── AVAILABLE RECORDS

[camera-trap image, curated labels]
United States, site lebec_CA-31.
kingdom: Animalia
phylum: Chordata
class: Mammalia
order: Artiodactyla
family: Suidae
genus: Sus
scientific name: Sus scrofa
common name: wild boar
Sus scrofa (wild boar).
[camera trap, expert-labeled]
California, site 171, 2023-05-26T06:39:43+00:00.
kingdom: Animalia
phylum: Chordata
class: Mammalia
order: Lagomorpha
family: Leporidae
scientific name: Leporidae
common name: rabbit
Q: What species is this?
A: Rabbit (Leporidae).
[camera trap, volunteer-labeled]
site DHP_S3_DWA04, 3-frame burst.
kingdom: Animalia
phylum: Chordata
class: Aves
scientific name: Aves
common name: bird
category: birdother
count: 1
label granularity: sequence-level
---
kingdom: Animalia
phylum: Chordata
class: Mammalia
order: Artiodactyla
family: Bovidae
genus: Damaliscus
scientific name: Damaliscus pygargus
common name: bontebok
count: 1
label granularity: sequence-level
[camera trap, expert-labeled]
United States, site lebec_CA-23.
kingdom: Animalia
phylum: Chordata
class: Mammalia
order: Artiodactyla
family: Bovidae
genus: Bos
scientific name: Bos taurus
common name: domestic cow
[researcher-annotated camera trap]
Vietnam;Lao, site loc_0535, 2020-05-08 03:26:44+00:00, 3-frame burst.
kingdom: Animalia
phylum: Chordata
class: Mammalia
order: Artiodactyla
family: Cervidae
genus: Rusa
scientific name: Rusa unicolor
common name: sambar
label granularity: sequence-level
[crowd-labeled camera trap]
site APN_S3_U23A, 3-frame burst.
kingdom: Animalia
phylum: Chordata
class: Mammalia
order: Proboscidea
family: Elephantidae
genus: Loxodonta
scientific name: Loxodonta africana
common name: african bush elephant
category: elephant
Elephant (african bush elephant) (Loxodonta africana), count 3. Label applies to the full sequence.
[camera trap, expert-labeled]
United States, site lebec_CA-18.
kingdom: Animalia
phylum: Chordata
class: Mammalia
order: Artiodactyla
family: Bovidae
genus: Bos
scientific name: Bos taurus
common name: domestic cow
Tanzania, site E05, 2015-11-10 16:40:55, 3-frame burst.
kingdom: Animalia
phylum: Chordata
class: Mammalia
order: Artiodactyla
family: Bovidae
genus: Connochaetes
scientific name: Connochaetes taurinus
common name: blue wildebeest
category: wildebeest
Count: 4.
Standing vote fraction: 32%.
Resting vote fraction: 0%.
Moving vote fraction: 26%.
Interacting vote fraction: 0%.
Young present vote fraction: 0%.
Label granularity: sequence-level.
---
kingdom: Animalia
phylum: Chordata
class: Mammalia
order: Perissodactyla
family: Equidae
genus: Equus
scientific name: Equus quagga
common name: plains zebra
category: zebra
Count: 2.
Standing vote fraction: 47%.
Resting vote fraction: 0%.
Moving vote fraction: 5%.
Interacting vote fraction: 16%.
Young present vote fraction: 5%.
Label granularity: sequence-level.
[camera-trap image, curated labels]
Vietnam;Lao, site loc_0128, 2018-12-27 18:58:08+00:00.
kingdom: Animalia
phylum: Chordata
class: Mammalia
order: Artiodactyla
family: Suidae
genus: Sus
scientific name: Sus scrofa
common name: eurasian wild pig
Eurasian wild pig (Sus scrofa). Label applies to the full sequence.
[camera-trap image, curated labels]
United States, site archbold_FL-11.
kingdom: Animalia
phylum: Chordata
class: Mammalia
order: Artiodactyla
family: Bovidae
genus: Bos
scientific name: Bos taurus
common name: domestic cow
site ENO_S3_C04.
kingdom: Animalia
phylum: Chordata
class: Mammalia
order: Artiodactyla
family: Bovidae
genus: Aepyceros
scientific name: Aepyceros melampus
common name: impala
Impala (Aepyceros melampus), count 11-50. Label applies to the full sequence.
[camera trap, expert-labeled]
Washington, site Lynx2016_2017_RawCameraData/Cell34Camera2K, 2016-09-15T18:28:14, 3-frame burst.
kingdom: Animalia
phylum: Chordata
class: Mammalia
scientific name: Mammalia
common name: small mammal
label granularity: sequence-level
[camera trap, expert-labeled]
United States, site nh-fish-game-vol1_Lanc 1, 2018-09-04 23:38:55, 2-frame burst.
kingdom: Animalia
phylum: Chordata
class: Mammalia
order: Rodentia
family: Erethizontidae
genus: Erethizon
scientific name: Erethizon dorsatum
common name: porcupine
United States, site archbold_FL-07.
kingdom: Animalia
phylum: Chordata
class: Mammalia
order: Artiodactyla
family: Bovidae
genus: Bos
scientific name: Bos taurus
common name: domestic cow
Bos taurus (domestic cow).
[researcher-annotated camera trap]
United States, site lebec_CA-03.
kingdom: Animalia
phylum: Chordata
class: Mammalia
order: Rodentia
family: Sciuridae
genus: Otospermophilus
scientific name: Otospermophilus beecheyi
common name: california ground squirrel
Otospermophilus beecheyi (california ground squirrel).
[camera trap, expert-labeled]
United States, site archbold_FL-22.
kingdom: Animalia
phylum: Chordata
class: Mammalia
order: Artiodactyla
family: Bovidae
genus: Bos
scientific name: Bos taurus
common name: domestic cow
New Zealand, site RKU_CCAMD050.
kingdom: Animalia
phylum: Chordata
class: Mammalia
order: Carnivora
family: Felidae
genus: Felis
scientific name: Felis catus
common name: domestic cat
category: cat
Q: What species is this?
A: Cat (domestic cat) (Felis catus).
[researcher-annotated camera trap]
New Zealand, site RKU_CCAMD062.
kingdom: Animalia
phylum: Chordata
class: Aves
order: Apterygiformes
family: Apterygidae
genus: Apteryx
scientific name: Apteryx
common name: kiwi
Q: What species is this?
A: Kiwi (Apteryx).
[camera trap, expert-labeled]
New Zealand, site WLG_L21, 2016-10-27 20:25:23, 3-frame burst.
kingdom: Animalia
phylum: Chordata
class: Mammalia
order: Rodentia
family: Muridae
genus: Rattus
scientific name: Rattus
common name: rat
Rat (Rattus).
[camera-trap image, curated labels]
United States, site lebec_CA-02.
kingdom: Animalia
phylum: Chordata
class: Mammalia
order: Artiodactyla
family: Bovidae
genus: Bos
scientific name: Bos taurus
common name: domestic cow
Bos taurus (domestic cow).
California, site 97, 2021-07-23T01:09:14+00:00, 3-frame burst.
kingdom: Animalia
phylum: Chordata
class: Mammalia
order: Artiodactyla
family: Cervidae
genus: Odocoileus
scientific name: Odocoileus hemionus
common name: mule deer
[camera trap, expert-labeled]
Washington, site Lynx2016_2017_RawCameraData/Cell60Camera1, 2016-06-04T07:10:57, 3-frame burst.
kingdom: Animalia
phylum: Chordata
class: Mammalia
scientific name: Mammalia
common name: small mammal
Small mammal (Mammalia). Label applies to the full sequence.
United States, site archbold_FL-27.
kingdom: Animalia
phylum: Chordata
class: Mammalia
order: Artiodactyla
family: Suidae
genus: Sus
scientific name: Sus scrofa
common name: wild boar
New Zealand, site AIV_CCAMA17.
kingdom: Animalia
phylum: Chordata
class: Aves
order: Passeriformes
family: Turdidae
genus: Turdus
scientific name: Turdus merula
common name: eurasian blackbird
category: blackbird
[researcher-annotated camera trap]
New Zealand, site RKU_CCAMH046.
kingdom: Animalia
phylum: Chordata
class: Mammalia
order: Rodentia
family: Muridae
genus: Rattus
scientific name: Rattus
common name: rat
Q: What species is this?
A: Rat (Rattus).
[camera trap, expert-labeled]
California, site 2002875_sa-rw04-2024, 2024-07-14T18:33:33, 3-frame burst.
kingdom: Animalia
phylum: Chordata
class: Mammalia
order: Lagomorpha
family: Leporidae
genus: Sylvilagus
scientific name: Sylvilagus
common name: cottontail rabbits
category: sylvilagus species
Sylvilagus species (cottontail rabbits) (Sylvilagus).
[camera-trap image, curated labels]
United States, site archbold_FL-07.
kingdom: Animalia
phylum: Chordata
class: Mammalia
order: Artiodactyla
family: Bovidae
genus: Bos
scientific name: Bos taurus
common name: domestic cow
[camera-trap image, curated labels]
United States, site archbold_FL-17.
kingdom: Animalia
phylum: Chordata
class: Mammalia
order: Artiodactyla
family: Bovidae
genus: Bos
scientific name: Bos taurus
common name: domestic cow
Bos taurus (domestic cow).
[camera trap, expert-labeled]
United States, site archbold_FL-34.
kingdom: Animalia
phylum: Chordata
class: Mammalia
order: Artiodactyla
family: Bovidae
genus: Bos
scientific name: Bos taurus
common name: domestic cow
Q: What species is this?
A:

────

**YOUR GOAL**
Lines from the top of the entries above to the line that contains "genus: Damaliscus" should be set down exactly, please, with both ends kept and nothing added.

**FINISHED EXERCISE**
[camera-trap image, curated labels]
United States, site lebec_CA-31.
kingdom: Animalia
phylum: Chordata
class: Mammalia
order: Artiodactyla
family: Suidae
genus: Sus
scientific name: Sus scrofa
common name: wild boar
Sus scrofa (wild boar).
[camera trap, expert-labeled]
California, site 171, 2023-05-26T06:39:43+00:00.
kingdom: Animalia
phylum: Chordata
class: Mammalia
order: Lagomorpha
family: Leporidae
scientific name: Leporidae
common name: rabbit
Q: What species is this?
A: Rabbit (Leporidae).
[camera trap, volunteer-labeled]
site DHP_S3_DWA04, 3-frame burst.
kingdom: Animalia
phylum: Chordata
class: Aves
scientific name: Aves
common name: bird
category: birdother
count: 1
label granularity: sequence-level
---
kingdom: Animalia
phylum: Chordata
class: Mammalia
order: Artiodactyla
family: Bovidae
genus: Damaliscus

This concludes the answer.